Знакомство с Дашковой сыграло, должно быть, не последнюю роль в решении философа посетить давно уже интересовавшую его Россию.

А как рассказала о парижских встречах 1770 г. сама Дашкова?

В «Записках» есть страницы, не раз привлекавшие особое внимание и первых их читателей, и современных исследователей. Те, где Екатерина Романовна излагает свои разговоры с Дидро о крепостничестве.

«Однажды разговор коснулся рабства наших крестьян.[46]

— У меня душа не деспотична… вы можете мне верить. Я установила в моем орловском имении такое управление, которое сделало крестьян счастливыми и богатыми и ограждает их от ограблений и притеснения мелких чиновников. Благосостояние наших крестьян увеличивает и наши доходы, следовательно, надо быть сумасшедшим, чтобы самому иссушить источник собственных доходов…

— Но вы не можете отрицать, княгиня, что, будь они свободны, они стали бы просвещеннее и вследствие этого богаче.

» **Задание a**: Верните дословно часть отрывка о беседах Дашковой с Дидро, от слов «А как рассказала» до слов «Дидро о крепостничестве.» включительно.

» **Раздел данных**:
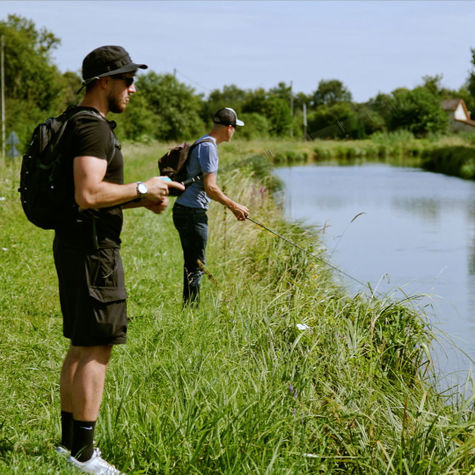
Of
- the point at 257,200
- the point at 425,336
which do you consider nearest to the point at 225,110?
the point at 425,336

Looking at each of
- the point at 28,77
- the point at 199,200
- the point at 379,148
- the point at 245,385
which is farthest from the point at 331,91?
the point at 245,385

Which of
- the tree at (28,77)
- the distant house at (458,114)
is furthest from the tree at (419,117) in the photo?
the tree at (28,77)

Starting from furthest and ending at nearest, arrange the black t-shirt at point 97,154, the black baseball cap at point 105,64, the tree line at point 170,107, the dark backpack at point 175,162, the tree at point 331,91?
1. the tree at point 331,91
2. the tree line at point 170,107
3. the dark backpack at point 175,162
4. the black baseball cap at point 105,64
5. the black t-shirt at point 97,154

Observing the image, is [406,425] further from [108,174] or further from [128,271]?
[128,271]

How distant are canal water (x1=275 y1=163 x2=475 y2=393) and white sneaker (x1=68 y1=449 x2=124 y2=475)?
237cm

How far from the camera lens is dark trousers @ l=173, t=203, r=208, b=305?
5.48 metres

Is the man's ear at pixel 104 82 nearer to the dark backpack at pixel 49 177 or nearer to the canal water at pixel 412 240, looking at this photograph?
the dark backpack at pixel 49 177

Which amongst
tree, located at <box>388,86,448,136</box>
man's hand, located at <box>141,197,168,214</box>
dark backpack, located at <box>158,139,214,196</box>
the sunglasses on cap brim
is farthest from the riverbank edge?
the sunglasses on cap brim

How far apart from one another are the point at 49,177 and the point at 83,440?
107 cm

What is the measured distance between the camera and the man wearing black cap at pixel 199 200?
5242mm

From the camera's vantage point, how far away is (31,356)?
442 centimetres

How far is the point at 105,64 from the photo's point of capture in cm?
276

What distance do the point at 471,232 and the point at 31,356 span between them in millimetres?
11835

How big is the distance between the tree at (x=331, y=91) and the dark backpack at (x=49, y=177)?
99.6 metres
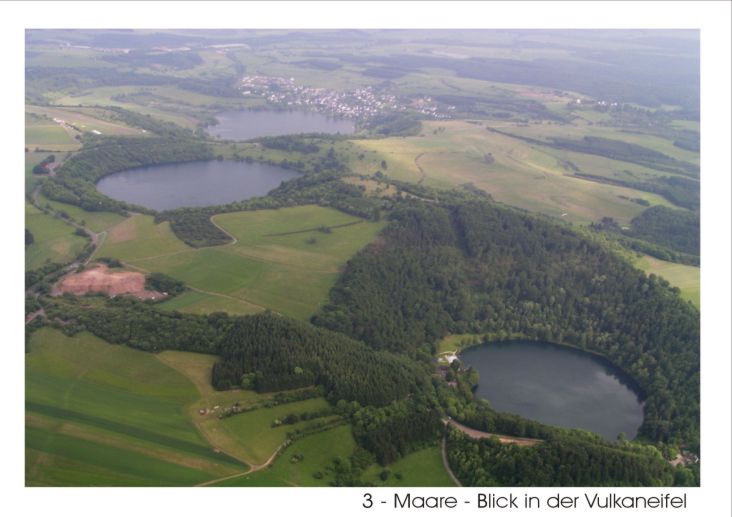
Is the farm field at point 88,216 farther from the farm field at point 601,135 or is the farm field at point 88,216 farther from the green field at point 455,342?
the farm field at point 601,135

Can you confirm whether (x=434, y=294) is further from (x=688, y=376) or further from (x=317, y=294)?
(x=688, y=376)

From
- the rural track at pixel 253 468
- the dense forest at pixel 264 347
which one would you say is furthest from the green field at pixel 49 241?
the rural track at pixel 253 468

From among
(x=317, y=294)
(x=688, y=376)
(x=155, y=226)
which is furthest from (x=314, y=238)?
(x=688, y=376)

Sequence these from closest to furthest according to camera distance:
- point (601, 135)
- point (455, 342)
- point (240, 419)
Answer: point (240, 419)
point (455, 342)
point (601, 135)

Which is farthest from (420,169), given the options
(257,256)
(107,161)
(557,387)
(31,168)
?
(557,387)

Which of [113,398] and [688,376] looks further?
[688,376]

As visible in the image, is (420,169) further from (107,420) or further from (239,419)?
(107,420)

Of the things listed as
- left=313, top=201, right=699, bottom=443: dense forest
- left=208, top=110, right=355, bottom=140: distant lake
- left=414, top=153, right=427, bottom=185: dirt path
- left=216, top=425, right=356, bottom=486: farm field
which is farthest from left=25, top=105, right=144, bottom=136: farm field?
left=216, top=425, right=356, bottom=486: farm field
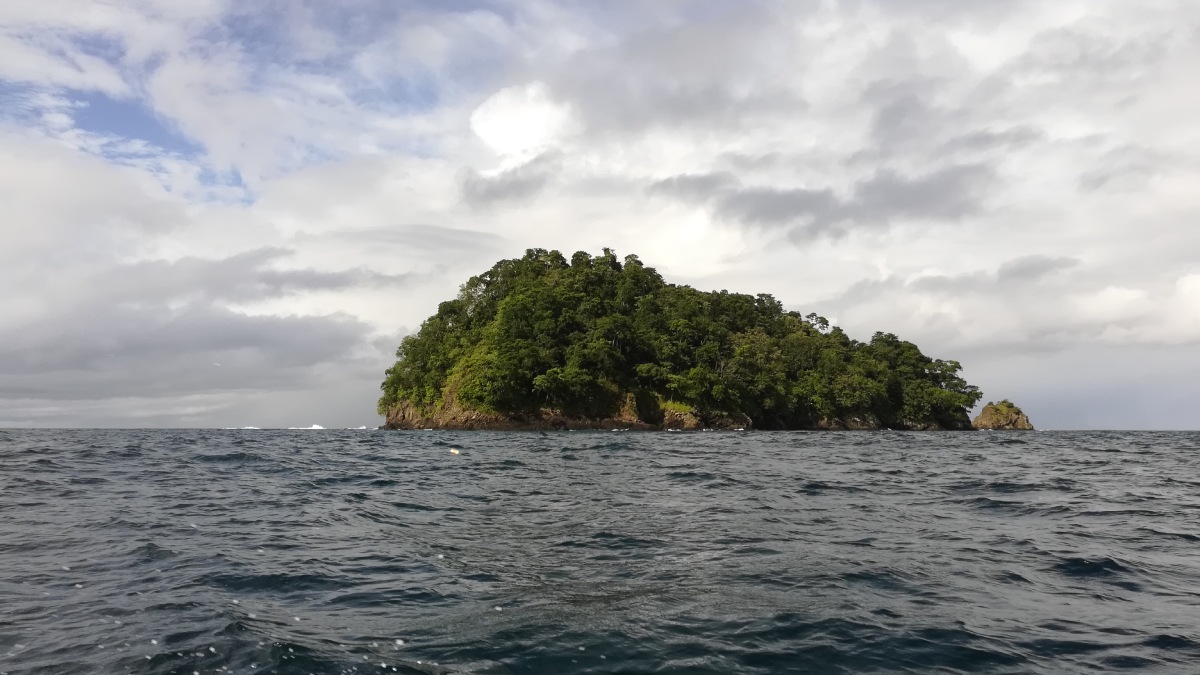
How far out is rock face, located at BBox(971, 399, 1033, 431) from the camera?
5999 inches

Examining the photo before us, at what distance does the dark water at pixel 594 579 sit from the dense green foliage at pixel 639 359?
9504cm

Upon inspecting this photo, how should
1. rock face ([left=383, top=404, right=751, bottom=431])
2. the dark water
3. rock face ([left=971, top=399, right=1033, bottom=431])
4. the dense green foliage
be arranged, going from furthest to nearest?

» **Задание b**: Обновите строки записей, начиная со строки, где стоит «Examining the photo», и до конца записей включительно: замените «dense green foliage» на «thick green foliage» и больше ничего не меняйте. Приведите только эти строки.

» **Ответ a**:
А как рассказала о парижских встречах 1770 г. сама Дашкова?

В «Записках» есть страницы, не раз привлекавшие особое внимание и первых их читателей, и современных исследователей. Те, где Екатерина Романовна излагает свои разговоры с Дидро о крепостничестве.

» **Ответ b**:
Examining the photo before us, at what distance does the dark water at pixel 594 579 sit from the thick green foliage at pixel 639 359?
9504cm

Upon inspecting this photo, how should
1. rock face ([left=383, top=404, right=751, bottom=431])
2. the dark water
3. rock face ([left=971, top=399, right=1033, bottom=431])
4. the thick green foliage
be arranged, going from furthest to nearest?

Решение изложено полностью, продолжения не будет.